Nas clínicas de cirurgia plástica, a remodelação do contorno corporal do paciente é um dos pedidos mais frequentes. Para atender a esse desejo, a lipoaspiração e a lipoescultura são os procedimentos indicados. Para obter os resultados desejados, é preciso, antes de tudo, entender as diferenças entre os dois conceitos: enquanto a lipoaspiração reduz gordura localizada do corpo e acentua as curvas naturais da silhueta, na lipoescultura a gordura retirada através da lipoaspiração é tratada e utilizada para esculpir uma nova silhueta, num processo chamado de enxerto de gordura. “Os candidatos a esses procedimentos são pessoas saudáveis e de peso relativamente normal. Eles não podem ser encarados como método de emagrecimento. Seu maior benefício é a remodelação da silhueta e não a perda de peso”, orienta o cirurgião plástico Ricardo Silveira (CRM 101558).

O médico explica que, na lipoaspiração, a gordura é retirada por sucção e, se houver necessidade de enxerto, preparada com a remoção de impurezas.
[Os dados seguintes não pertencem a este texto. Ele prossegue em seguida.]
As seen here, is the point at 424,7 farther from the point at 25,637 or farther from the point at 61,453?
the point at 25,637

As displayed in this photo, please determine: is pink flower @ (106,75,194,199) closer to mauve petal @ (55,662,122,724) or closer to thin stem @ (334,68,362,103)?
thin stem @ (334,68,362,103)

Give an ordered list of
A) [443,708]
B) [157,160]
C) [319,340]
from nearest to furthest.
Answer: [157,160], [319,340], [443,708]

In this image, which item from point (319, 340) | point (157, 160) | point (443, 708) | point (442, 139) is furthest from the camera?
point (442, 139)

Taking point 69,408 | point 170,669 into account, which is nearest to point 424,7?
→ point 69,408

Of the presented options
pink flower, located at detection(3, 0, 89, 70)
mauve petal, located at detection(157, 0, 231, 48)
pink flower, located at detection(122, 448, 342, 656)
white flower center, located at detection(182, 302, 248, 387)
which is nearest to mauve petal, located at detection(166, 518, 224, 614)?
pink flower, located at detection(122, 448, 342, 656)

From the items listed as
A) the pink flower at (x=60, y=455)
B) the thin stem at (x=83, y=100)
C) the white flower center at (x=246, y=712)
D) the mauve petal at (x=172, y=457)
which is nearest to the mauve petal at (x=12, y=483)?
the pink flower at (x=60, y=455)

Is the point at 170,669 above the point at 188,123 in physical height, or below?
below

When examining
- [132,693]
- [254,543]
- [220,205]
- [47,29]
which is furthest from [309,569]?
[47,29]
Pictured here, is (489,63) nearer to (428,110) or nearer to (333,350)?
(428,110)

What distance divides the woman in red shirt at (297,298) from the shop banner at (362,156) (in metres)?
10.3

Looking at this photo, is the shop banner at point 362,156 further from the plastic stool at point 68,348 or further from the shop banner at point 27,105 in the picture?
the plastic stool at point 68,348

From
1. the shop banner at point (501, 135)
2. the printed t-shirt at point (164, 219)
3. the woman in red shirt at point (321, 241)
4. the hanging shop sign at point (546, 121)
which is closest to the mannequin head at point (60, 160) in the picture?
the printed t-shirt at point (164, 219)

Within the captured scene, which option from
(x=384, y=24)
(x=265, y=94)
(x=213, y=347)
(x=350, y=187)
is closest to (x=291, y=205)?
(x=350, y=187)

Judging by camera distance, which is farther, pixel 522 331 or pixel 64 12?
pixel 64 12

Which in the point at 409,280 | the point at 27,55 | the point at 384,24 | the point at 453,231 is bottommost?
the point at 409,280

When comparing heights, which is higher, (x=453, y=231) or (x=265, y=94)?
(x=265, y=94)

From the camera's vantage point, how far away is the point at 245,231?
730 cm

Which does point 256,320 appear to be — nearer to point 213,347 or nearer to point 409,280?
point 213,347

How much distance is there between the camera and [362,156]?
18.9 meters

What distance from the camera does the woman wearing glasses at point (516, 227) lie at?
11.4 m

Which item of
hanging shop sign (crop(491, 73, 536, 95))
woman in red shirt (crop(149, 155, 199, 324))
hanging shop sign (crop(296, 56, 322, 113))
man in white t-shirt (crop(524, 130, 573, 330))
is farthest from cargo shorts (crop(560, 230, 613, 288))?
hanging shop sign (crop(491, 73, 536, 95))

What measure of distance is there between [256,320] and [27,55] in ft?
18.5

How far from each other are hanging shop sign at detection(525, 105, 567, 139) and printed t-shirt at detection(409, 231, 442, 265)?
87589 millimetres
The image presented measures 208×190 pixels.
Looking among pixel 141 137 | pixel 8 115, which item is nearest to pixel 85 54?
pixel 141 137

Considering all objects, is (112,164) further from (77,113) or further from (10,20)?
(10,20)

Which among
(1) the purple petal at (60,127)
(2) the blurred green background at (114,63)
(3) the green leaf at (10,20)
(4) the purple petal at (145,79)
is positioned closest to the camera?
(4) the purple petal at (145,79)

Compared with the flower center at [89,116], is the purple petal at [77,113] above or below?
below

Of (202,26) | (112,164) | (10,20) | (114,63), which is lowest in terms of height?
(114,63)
Técnicas mais modernas, como a lipo laser, vidrolipo ou hidrolipo, tornam a recuperação mais fácil e menos dolorida. Na lipoescultura, a gordura retirada é tratada e usada para os enxertos que vão remodelar os contornos do corpo. Não há o risco de rejeição, pois a gordura é parte do corpo do paciente. Contudo, é normal e esperado que ocorra uma reabsorção dos enxertos. Por esse motivo, o volume ideal a ser enxertado deve ser calculado para compensar a reabsorção natural. Nos dois casos, entre outros cuidados, é necessário o uso de cintas cirúrgicas e drenagens linfáticas, controlando o inchaço e prevenindo o acúmulo de líquidos.